Items listed in a dataset:
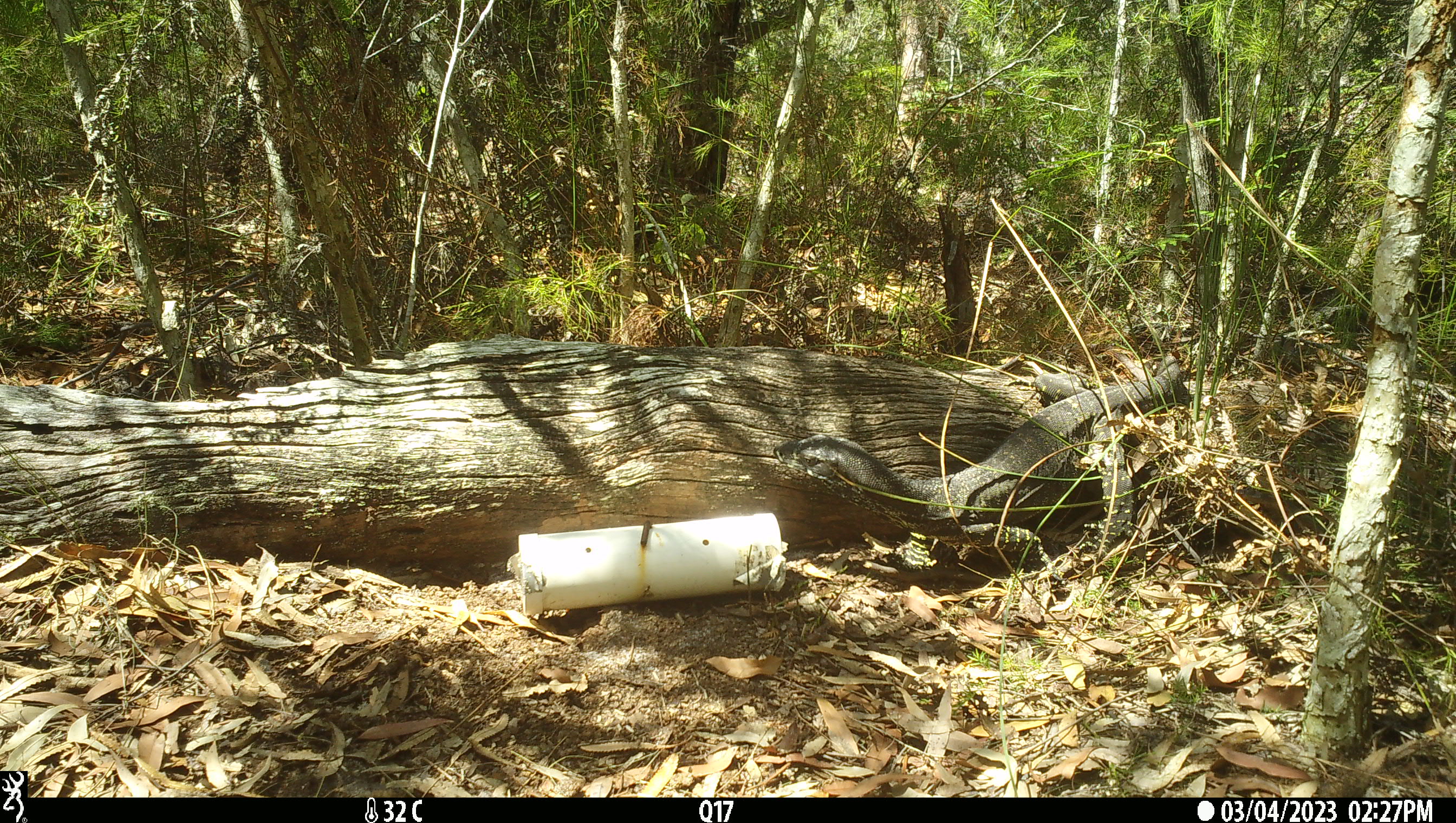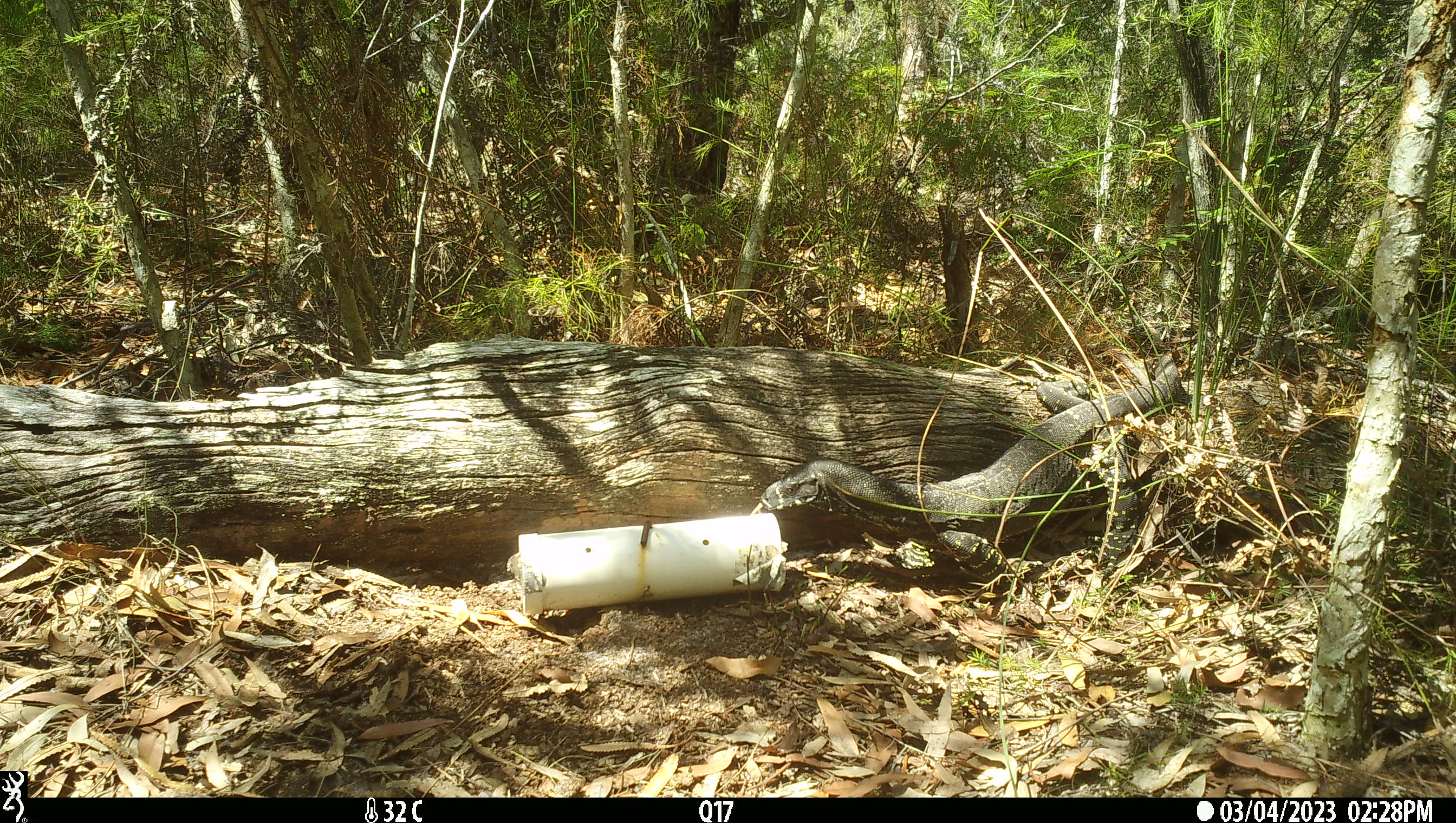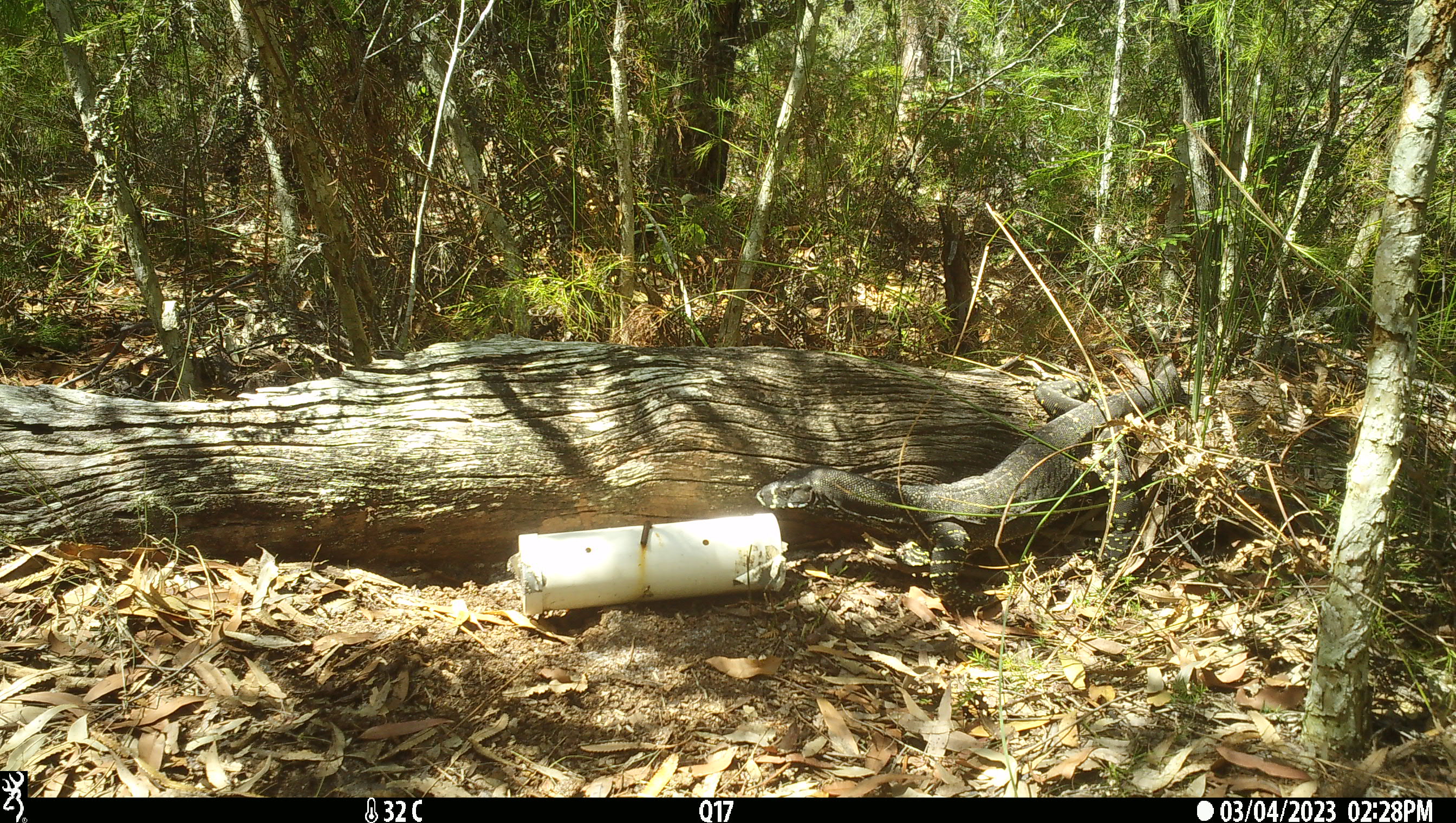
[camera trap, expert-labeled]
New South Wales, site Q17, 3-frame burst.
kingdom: Animalia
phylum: Chordata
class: Reptilia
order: Squamata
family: Varanidae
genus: Varanus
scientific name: Varanus varius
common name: lace monitor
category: goanna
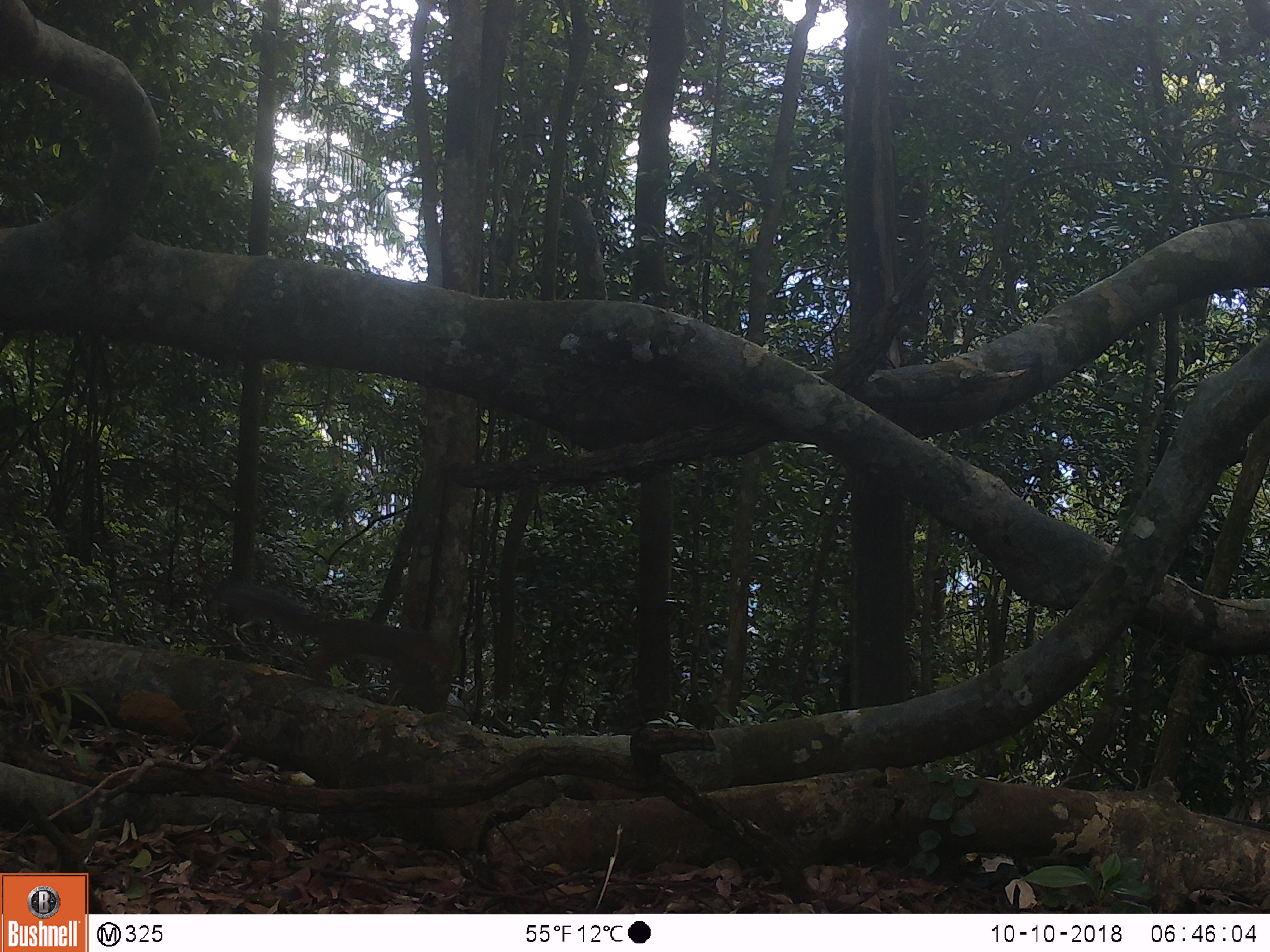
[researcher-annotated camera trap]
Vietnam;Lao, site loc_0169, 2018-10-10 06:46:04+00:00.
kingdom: Animalia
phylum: Chordata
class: Mammalia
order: Rodentia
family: Sciuridae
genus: Dremomys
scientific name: Dremomys rufigenis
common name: red-cheeked squirrel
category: red cheeked squirrel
Red cheeked squirrel (red-cheeked squirrel) (Dremomys rufigenis). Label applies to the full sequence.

> _Exercise_: Reproduce the lines from the one containing "Vietnam;Lao, site loc_0169, 2018-10-10" to the end of the entries, keeping both ends and adding nothing.

> _Solution for this task_:
Vietnam;Lao, site loc_0169, 2018-10-10 06:46:04+00:00.
kingdom: Animalia
phylum: Chordata
class: Mammalia
order: Rodentia
family: Sciuridae
genus: Dremomys
scientific name: Dremomys rufigenis
common name: red-cheeked squirrel
category: red cheeked squirrel
Red cheeked squirrel (red-cheeked squirrel) (Dremomys rufigenis). Label applies to the full sequence.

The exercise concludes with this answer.